Aim 1:
According to the excerpt on ethical consumption, what are reducing our footprint, buying fair-trade, or driving a zero-emission car today?
Aim 2:
Translate this sentence from the excerpt on ethical consumption into Spanish: "But it’s exactly that willingness that prevents everyone getting them."

** start of Excerpt provided **

Once you’re in that discourse, supporting minority rights, or some (small) amount of economic redistribution sends the correct personal, intra-personal, and even ‘class’ message. The same is true of (at least lip-service to) green energy, fair-trade, and so on. Correct, not because they’d upend our current, despairingly-unjust system, but rather are the minimal steps we all must take to preserve it.
Of course, most of us don’t altogether buy the rich’s egality, but we do believe our’ own. America’s professional class -perhaps by misunderstanding cues about ‘culture’, and by correctly taking cues from American-style capitalism, holds undue willingness to pay. That is, to pay individually, for items they believe should be available to all, evidenced by the fraternal (or guilty) tone of the purchases; low-emissions, fair-trade, etc. But it’s exactly that willingness that prevents everyone getting them. And fact is, reducing our footprint, buying fair-trade, or driving a zero-emission car, today are a privilege, not a sacrifice.

** end of Excerpt provided **
** start of Data listing **

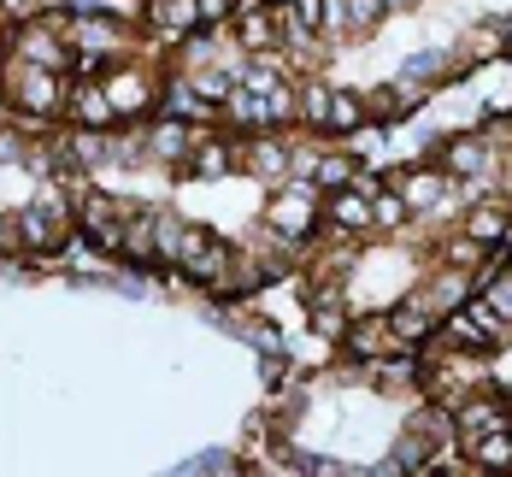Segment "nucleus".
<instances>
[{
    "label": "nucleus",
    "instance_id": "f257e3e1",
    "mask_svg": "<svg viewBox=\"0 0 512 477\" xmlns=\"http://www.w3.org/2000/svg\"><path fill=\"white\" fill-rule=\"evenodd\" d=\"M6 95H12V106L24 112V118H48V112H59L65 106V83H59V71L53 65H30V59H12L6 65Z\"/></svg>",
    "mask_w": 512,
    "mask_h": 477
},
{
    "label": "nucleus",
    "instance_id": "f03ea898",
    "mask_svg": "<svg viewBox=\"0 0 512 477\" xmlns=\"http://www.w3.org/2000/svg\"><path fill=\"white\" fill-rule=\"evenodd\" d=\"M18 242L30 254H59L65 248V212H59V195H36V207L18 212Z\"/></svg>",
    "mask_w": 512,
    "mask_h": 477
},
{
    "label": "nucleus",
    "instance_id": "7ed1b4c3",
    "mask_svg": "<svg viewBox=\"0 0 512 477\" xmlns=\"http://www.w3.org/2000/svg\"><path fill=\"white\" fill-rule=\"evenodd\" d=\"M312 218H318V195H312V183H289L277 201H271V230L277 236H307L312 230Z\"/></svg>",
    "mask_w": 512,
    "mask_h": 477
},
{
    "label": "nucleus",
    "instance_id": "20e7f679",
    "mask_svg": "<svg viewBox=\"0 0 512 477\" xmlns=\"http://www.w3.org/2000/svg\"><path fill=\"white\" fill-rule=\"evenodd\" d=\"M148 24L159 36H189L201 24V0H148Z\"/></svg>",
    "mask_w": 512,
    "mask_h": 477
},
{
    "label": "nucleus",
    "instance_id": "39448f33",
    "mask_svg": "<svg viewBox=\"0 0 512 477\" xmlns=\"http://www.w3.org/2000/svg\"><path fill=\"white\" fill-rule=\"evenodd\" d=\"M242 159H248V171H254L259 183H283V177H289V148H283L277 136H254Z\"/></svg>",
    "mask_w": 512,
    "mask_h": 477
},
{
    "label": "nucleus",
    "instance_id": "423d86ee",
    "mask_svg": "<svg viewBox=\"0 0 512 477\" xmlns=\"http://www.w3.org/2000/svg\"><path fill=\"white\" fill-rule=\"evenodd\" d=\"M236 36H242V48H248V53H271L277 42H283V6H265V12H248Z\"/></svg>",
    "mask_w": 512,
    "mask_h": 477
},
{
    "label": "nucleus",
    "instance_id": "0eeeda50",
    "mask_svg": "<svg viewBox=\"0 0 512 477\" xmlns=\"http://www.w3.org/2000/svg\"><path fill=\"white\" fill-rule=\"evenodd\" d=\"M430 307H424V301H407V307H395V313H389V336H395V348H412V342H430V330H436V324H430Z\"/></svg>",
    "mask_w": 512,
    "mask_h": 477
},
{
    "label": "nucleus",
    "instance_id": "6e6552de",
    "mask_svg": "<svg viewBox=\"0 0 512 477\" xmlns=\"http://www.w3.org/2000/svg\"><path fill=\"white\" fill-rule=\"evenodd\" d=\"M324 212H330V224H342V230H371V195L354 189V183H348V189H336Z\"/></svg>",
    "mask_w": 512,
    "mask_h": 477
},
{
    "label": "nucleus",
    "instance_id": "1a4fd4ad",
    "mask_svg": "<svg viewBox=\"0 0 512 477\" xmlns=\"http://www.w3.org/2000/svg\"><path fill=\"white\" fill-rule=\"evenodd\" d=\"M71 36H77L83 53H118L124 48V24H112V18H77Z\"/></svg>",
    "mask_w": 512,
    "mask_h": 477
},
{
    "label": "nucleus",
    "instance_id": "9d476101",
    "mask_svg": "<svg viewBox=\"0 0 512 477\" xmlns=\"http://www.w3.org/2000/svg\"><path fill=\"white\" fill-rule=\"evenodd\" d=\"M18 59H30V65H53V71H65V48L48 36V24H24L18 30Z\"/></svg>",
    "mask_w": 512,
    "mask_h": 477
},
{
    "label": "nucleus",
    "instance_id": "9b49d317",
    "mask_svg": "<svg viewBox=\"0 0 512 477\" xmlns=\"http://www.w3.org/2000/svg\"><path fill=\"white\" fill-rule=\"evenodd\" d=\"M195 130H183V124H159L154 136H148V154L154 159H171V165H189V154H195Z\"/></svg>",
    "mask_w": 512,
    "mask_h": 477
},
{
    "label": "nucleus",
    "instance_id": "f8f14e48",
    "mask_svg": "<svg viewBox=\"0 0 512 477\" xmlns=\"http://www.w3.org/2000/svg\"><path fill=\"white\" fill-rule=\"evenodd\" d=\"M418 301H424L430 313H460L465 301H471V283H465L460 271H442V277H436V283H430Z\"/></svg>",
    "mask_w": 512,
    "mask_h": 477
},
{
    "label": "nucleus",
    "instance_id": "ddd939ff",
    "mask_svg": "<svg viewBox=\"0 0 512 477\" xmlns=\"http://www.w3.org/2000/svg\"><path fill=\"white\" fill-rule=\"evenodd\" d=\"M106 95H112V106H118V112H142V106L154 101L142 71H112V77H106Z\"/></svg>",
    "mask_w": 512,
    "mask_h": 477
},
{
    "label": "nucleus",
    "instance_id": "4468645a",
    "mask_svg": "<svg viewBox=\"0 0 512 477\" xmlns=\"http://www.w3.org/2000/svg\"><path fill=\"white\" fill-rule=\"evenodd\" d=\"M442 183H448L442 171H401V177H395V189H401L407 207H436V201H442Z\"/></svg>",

** end of Data listing **

Written solution 1:
A privilege, not a sacrifice.

Written solution 2:
Pero es precisamente esa disposición la que impide que todos los obtengan.